Sarah Menezes, Brazilian Judo Olympic Gold Medallist at London 2012 Games, "I first encountered the sport of judo at school, when I was nine years old, and, with practice, took part in tournaments and obtained good results to be acknowledged. I am sure that several athletes who compete in the School Youth Games can be part of Brazilian National team, despite their youth. They must believe in their talent, because everything is possible in our lives. It's just about believing, practicing and dedicating yourself."

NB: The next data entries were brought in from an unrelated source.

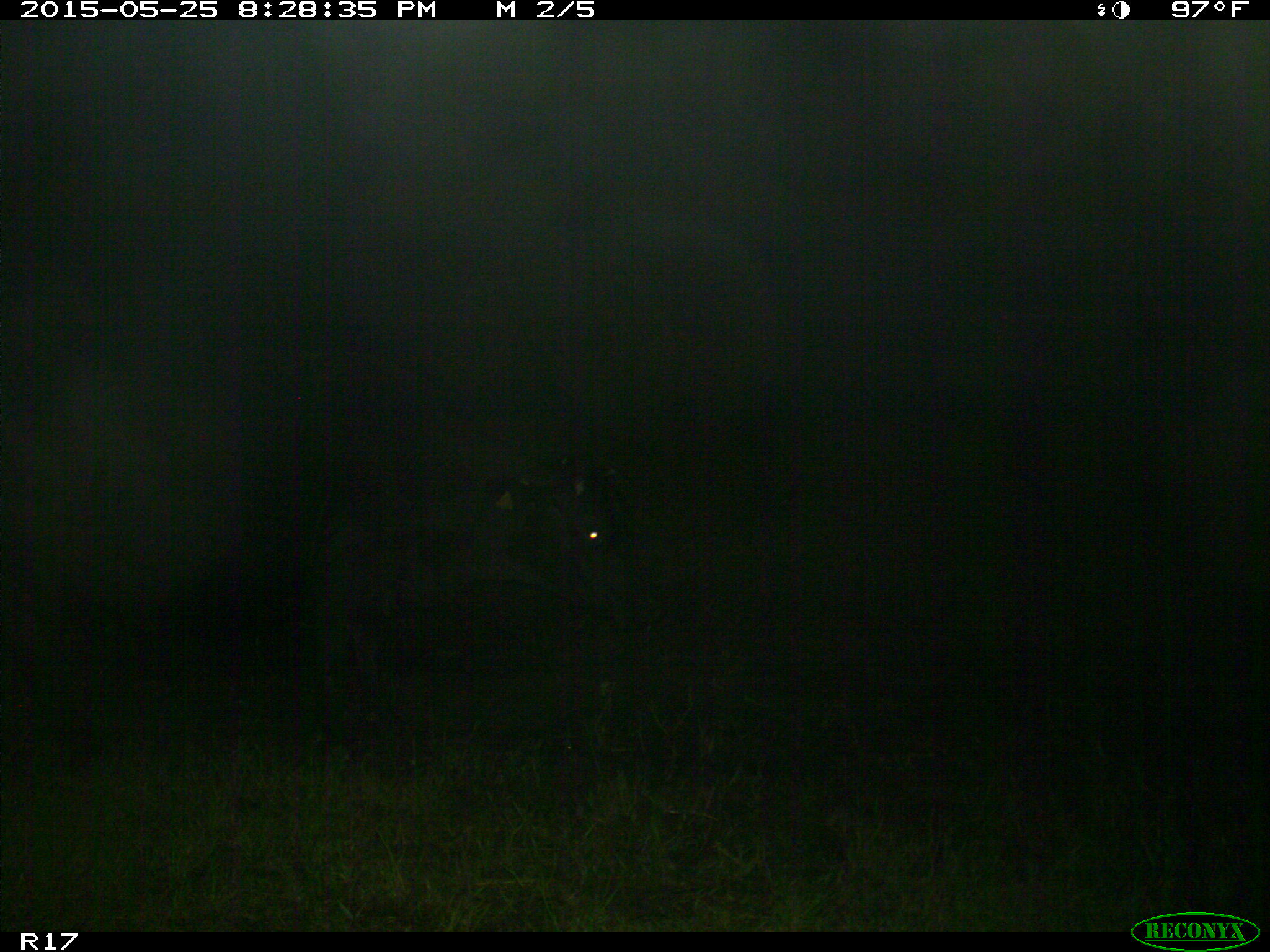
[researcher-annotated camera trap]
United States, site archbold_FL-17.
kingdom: Animalia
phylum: Chordata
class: Mammalia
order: Artiodactyla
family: Bovidae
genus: Bos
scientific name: Bos taurus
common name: domestic cow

Vitor Hugo Mourão dos Santos, 17 years old, School Youth Games winner in 2010, second placed in the Youth World Championship in 2013 and integrant of Brazil's athlete's delegation in Copenhagen, in 2009, when Rio was appointed to host the 2016 Games, "The School Youth Games are extremely important as everything starts at school. For 2016, I will still be too young, but I look forward to competing and gaining experience. I notice that the practices with my coach are working and will be in a good shape to qualify for the Rio 2016 Games."
Julio César de Oliveira, 17 years old, winner of School Youth Games in 2012 and medalist at Australia's Youth Olympic Festival in 2013 (silver in the 4x100 relay and bronze in the 400m hurdles), "Several kids start developing their will to practice and compete thanks to the School Youth Games. I am excited to have the chance to be in the Rio 2016 Olympic Games and have lots of friends and family watching me competing and supporting me."
Below are some background stories regarding the 1,000 days to go image:
• Over half of the youths who participated in the photo are athletes who competed in the athletics tournament, which started this Friday, with 562 competitors.
• The other half was composed by youths who have benefited from the Pro Paz, a programme that looks forward to spread a culture of peace in poor communities of Pará state through public policies and sports and cultural activities.
• The Mangueirão Stadium, which is included in the Rio 2016 Pre-Games Training Camps Guide, regularly hosts national and international athletics meetings and holds the South American public record in the sport's competitions, with 42.640 people in 2004.
• The strip used to form the statement "Rio at 1.000" showed a rendering of the Rio 2016 official logo produced by Belém's graffiti Dime França and Sebá Tapajós, as well as Minas Gerais native Hyper.
• Also included in the photo are former marathon athlete Vanderlei Cordeiro de Lima (bronze medalist in Athens Olympic Games, in 2004, and winner of the Pierre de Coubertin medal, the most important Olympic award) and judo athlete Sarah Manezes (gold medalist in London 2012 Olympic Games), who are ambassadors of the Brazilian School Youth Games.
• A two-time Brazilian School Youth Games winner, in 2005 and 2007, Sarah Menezes is part of a group of athletes that debuted in the Olympic Games less than 1,000 days after having disputed the school tournament. The first Olympic appearance of the judo athlete was in Beijing, in 2008. In London, in 2012, four other athletes participated in the School Youth Games less than 1,000 days before competing in the Olympic Games in the British capital - Geisa Arcanjo (a finalist in hammer), Aldemir Gomes (semifinalist in the 200m), Jonathan Henrique Silva (26th placed in triple jump) and Tamiris Liz (reserve in the 4x100m relay at the age of 16).
• Also included in the photo is former athlete Agberto Guimarães, fourth placed in the 800m in Moscow Olympic Games, in 1980, and two-time Pan-American champion (800m and 1,500m) in Caracas, in 1983. A Pará native, he is now the Sports and Paralympic Integration Executive Director of the Rio 2016 Organising Committee.